2 horned dinosaur species announced, skulls unveiled

Published: Thursday, Sept. 23 2010 12:39 a.m. MDT

Pieces of bone found around the area discovery of two new horned dinosaurs.

Tom Smart, Deseret News

SALT LAKE CITY — A September morning would usually find Scott Sampson and Mark Loewen chipping away at the rugged terrain at the Grand Staircase-Escalante National Monument, right in the middle of the prime, three-month dinosaur-digging season, and just following the departure of southern Utah's cedar gnats and summer storms.

Instead, the two paleontologists were at the Utah Museum of Natural History on Wednesday to announce the naming of two new "weird and wonderful" species of horned dinosaurs related to Triceratops. The skulls of Utahceratops gettyi and Kosmoceratops richardsoni, named after discoverers Mike Getty and Scott Richardson, are just the latest finds in the 2 million largely unexplored acres of Grand Staircase-Escalante.

Sampson and Loewen published their findings Wednesday, in PLoS ONE, the online journal of the Public Library of Science.

Seventy-five million years ago, the Earth was a warm, wet world with flooded continents and no polar ice caps. Southern Utah was beachfront property on the sea separating the western continent of Laramidia from Appalachia to the east.

Scientists have long been puzzled over how at least 20 species of very large animals could live at the same time on different parts of that stretch of land from present-day Alaska to Mexico. The two new species only add to that mystery, part of a wave of discoveries that has doubled the number of known horned dinosaurs since 2004, to 30. One theory is that the warm climate — Sampson likened it to a Louisiana bayou — supplied ample vegetation for animals whose low metabolism required little food.

Kosmoceratops is especially bizarre, its head crowned by an array of 15 horns.
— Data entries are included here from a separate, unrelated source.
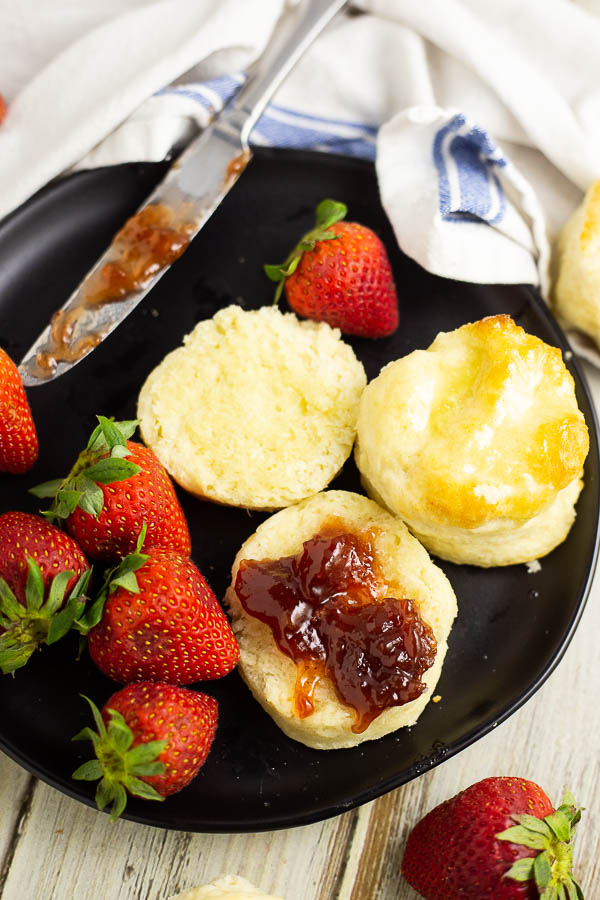 Two biscuits on a black plate plate with strawberries. One biscuit is cut open with strawberry jam spread on it
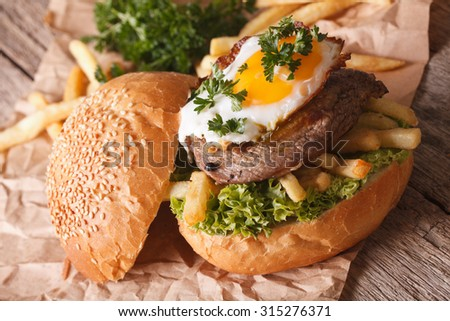 Sandwich with beefsteak, fried egg and French fries close-up. Horizontal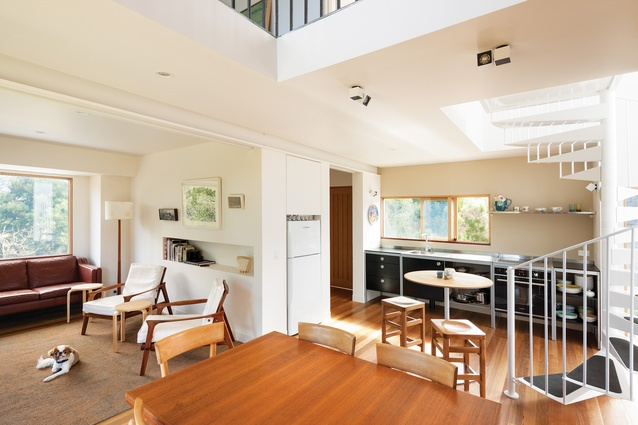 Airy, double-height volumes in the kitchen and living area lend this otherwise compact dwelling a sense of spaciousness.
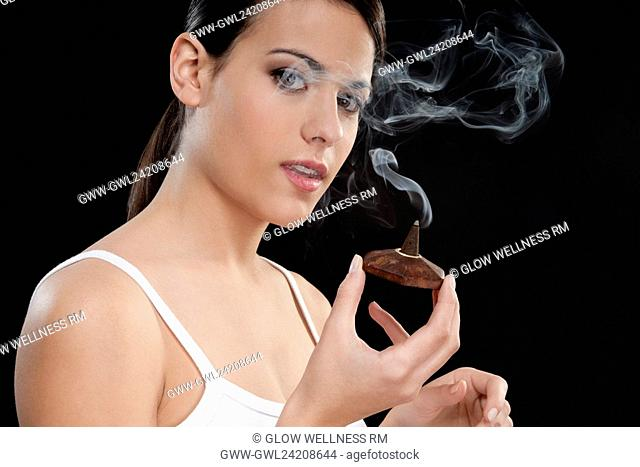 Woman smelling a burning incense cone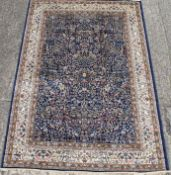 A deep blue ground full pile Kashmir tree of life rug. 240 x 160 cm.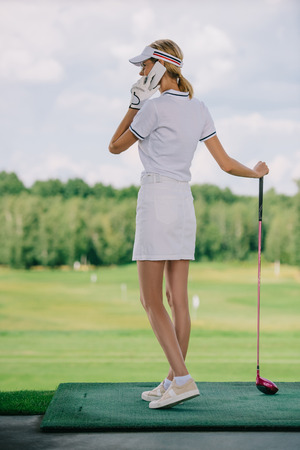 side view of female golf player in polo and cap with golf club in hand talking on smartphone at golf course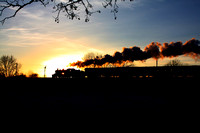 LMS Ivatt Class 2 2-6-0 No 46521 is silhouetted against  the setting sun at a snowy Quorn on 29.12.14 with 1515 Loughborough - Leicester North GCR Christmas Holiday Service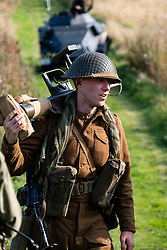 World War 2 Reenactors portray a British Infantry PIAT antitank team from The Duke of Wellingtons Regiment, Polar Division during the second world war walk away from the battlefield after destroying a German armoured car. <br /> The PIAT (Projector, Infantry, Anti Tank) was a British man-portable anti-tank weapon developed during the Second World War based on the Spigot Mortar system and had an effective range of 115 yards or 105 meter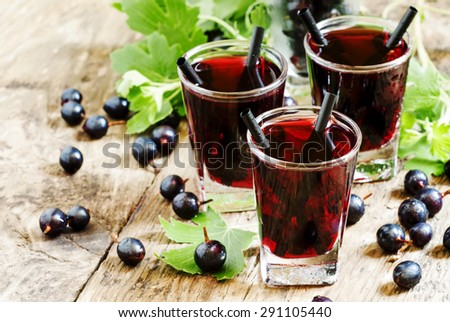 Black currant cocktail with berries, selective focus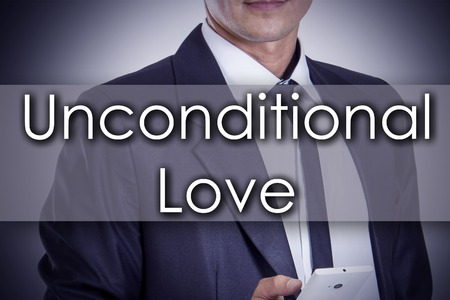 unconditional: Unconditional Love - Young businessman with text - business concept - horizontal image Stock Photo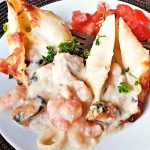 A plate of seafood stuffed pasta shells.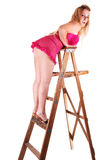Pretty girl on the stepladder. Royalty Free Stock Image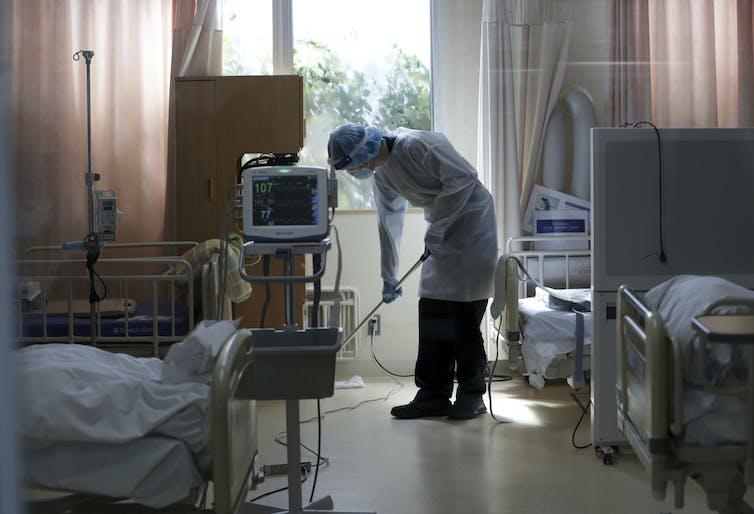 Hospital worker mops floor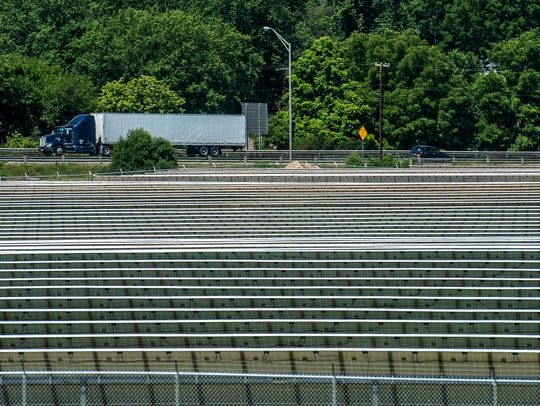 Rows of solar panels sit near Interstate 70 at an Indiana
Sampson said that due to their structure, they were more likely used to attract mates than for defense. "It's just truly remarkable in many different ways," he said.

Richardson, a Bureau of Land Management volunteer, stumbled across a softball-sized chunk of the skull one day in 2006. Getty, the museum's collections manager, who maintains the research group's primitive base camp about an hour-and-a-half drive over rough roads from Cannonville, in Utah's Garfield County, found the first fragments of Utahceratops' massive 7-foot skull poking out of a hillside in 2000.